:: Gezeigter Text
Lisa Mittendrein von Attac Österreich warnt davor, dass Griechenland die Auflagen nicht einhalten kann, „weil sie völlig unrealistisch sind“. Guntram Wolff, Direktor des Bruegel-Institutes in Brüssel, hat „große Zweifel“, dass internationale Investoren ins Land kommen werden.
Das Land brauche aber Investoren, um die Wirtschaft wieder in Schwung zu bringen. Wolff sagte im „Mittagsjournal“, dass er davon ausgehe, dass Griechenland sich einige Jahre „durchwursteln“ werde, aber bei der nächsten schärferen Rezession „wird es wieder krachen“. Die Rückzahlung der Schulden sei zwar momentan leicht gemacht worden, der Schuldenberg hänge aber wie ein Damokles-Schwert über Griechenland, „das wissen die internationalen Investoren“. Daher sei fraglich, ob ausreichend Stabilität entstanden sei. Die EU habe die Chance verpasst, großzügiger zu sein.
::::
:: Auszüge der Zeilen
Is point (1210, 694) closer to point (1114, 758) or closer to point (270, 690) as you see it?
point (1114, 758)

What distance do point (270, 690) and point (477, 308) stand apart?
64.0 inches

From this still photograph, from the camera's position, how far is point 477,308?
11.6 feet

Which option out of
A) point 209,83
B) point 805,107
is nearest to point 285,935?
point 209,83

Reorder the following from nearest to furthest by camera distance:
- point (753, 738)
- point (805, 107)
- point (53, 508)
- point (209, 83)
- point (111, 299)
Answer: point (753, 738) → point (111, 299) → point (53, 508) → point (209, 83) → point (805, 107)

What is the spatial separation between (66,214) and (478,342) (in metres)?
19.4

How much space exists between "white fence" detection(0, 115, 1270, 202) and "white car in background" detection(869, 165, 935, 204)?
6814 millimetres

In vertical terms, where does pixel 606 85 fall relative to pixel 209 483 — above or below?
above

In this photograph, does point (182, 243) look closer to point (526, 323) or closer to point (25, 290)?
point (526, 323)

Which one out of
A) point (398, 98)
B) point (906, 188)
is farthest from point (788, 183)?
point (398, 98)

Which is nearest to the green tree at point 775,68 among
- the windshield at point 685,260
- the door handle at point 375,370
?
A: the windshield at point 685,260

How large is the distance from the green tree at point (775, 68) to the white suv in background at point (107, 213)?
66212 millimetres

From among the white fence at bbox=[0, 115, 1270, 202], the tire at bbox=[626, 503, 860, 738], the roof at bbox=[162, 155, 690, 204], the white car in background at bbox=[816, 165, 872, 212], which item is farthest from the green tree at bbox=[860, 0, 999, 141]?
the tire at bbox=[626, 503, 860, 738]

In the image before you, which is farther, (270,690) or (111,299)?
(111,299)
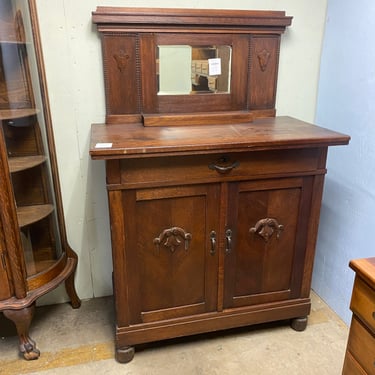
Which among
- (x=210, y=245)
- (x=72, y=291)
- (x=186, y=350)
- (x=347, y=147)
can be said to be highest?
(x=347, y=147)

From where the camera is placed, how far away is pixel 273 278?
1.77 metres

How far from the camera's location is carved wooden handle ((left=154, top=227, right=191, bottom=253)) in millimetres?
1559

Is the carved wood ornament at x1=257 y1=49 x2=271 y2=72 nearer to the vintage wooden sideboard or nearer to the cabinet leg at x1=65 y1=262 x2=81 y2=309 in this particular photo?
the vintage wooden sideboard


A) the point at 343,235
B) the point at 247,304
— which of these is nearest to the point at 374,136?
the point at 343,235

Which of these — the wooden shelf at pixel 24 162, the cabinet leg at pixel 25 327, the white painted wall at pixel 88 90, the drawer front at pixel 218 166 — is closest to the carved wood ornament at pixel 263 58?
the white painted wall at pixel 88 90

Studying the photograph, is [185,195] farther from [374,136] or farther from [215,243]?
[374,136]

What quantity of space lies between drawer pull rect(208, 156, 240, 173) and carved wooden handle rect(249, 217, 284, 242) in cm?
30

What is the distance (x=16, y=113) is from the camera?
5.32 feet

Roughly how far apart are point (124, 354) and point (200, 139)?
1.00 m

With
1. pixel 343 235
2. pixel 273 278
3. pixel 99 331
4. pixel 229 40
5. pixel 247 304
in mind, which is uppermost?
pixel 229 40

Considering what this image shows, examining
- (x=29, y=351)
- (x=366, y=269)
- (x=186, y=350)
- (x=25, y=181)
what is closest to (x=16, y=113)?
(x=25, y=181)

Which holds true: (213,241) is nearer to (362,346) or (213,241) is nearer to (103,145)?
(103,145)

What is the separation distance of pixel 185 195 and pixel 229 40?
2.67 ft

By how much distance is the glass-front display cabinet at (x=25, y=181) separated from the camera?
1.54 meters
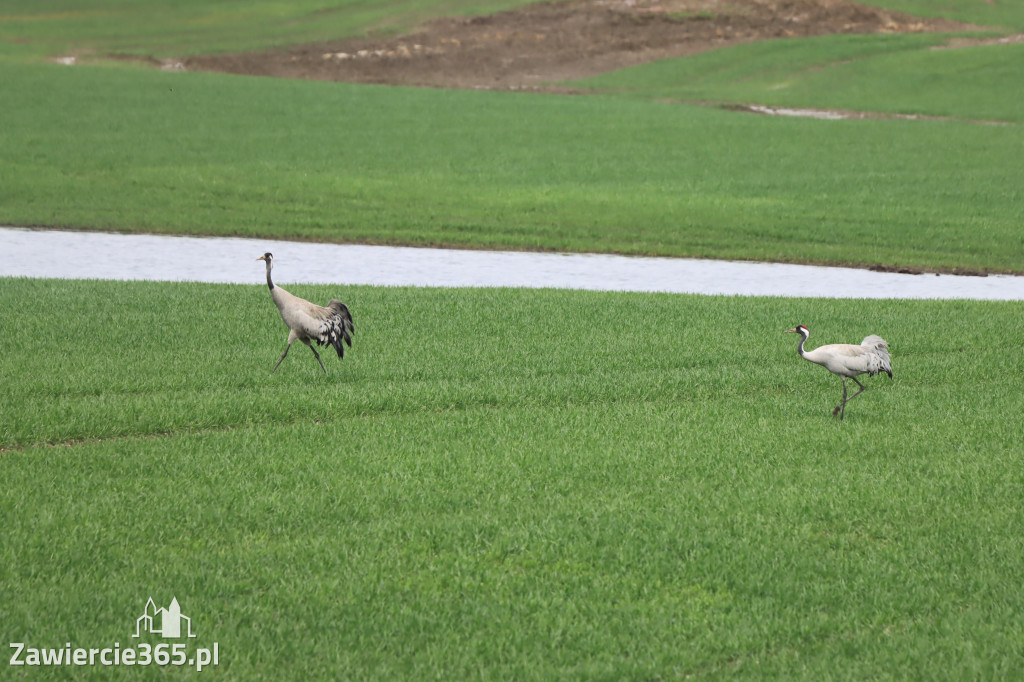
::::
• Ihre Aufgabe: Geben Sie den Text über die Auflagen und Schulden Griechenlands vollständig und wortgetreu wieder. Die Zeilen stammen aus einer anderen Quelle als der Text.

• Schriftliche Antwort:
Lisa Mittendrein von Attac Österreich warnt davor, dass Griechenland die Auflagen nicht einhalten kann, „weil sie völlig unrealistisch sind“. Guntram Wolff, Direktor des Bruegel-Institutes in Brüssel, hat „große Zweifel“, dass internationale Investoren ins Land kommen werden.
Das Land brauche aber Investoren, um die Wirtschaft wieder in Schwung zu bringen. Wolff sagte im „Mittagsjournal“, dass er davon ausgehe, dass Griechenland sich einige Jahre „durchwursteln“ werde, aber bei der nächsten schärferen Rezession „wird es wieder krachen“. Die Rückzahlung der Schulden sei zwar momentan leicht gemacht worden, der Schuldenberg hänge aber wie ein Damokles-Schwert über Griechenland, „das wissen die internationalen Investoren“. Daher sei fraglich, ob ausreichend Stabilität entstanden sei. Die EU habe die Chance verpasst, großzügiger zu sein.